D’une manière générale, on doit considérer que la primevère n’a pas encore – loin s’en faut – livré tous les secrets de ses propriétés à la science. Mais ce qui est certain et démontré, ce sont ses excellentes qualités médicinales et … aromatiques. Il n’y a pas de contre-indication connue à sa consommation, pour autant qu’elle soit ingérée en quantité raisonnable. (En quantité exagérée, certaines personnes pourraient être incommodées par sa forte teneur en saponine.)

LA PART DE LUCULLUS (Cuisine – Gastronomie)

En cuisine, ce sont les jeunes feuilles ( les feuilles matures deviennent dures et fibreuses) et les fleurs (détachées de leur calice gonflé) qui constituent les ingrédients les plus appréciables pour les gourmets. Les racines sont également consommables, mais réservées plutôt à l’usage médicinal, sous forme de décoction.

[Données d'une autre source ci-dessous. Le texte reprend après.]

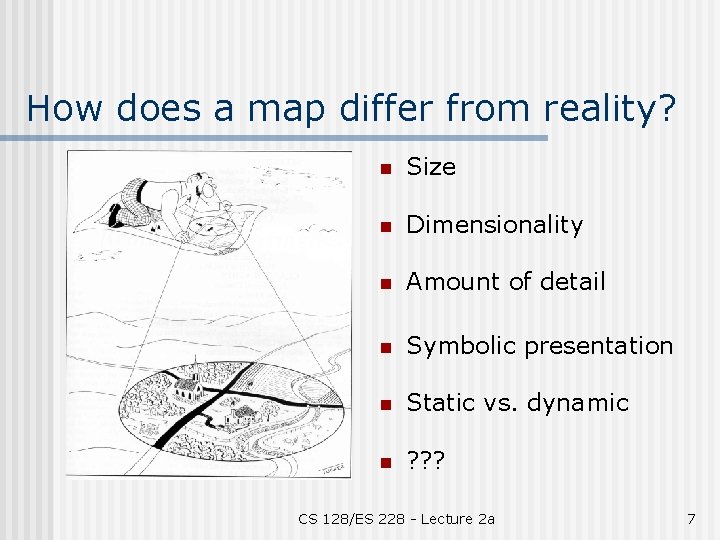 How does a map differ from reality?

- Size
- Dimensionality
- Amount of detail
- Symbolic presentation
- Static vs. dynamic
- ???

CS 128/ES 228 - Lecture 2a

7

Crues, et après avoir été ciselées, les jeunes feuilles mélangées à une salade de betterave rouge ou de carottes râpées par exemple – sont très agréables à consommer et apportent une note printanière au plat. En cuisine chaude, les feuilles se préparent comme les épinards. On peut également les utiliser dans les potages.

Pour les adeptes de la cuisine des fleurs, celles de la primevère officinale ne manquent pas de charme – beauté et saveur de miel – pour parer vos plats de crudités. Je recommande néanmoins de détacher les belles corolles soudées des fleurs de leur gros calice enflé.

Côté desserts, il est courant de parsemer la célèbre « crème anglaise » avec des fleurs de primevère fraîches. On peut aussi cristalliser les fleurs, de la même manière que les violettes odorantes, pour en faire une garniture très appréciée pour les coupes de glaces, les crèmes et certaines pâtisseries.

Côté boissons ménagères, je retiens – entre bien d’autres possibilités – le thé de fleurs, la limonade aux fleurs, et le vin aromatisé aux fleurs de primevères, dit aussi « vin des cardiaques ».

Thé de fleurs de primevère officinale

Il se prépare avec 50 gr de fleurs sèches pour un litre  d’eau bouillante. Mais il se consomme froid, et même glacé. Un petit verre avant le coucher, et vous passerez une nuit paisible dans les bras de Morphée.

Limonade de fleurs de primevère officinale

Remplissez une bouteille d’un litre avec des fleurs fraîches non serrées et non écrasées. Versez de l’eau jusqu’à leur immersion complète. Ajoutez un jus de citron et du sucre cristallisé (50 à 80 gr). Bouchez bien votre bouteille et mélangez en la retournant et en secouant doucement. Placez-là ensuite sur un appui de fenêtre, en plein soleil. Après 24 heures, ouvrez et filtrez le mélange. C’est prêt ! A consommer bien frais et à conserver au frigo. Tonique et délicieux.

Le « vin des cardiaques »

Ce vin parfumé que l’on utilisait jadis pour combattre l’arythmie se prépare dans une bouteille d’un litre remplie avec 50 gr de fleurs fraîches, que vous compléterez avec du vin blanc et un peu de miel liquide. Fermez la bouteille et laissez fermenter au soleil pendant deux semaines. Ouvrez et filtrez. Ce vin peut se conserver en cave. Servez bien frais.

Allons, à bientôt ! Maîtrisez encore un peu votre impatience d’essayer la primevère jusqu’au mois de mars, puis faites moi partager vos impressions et vos commentaires.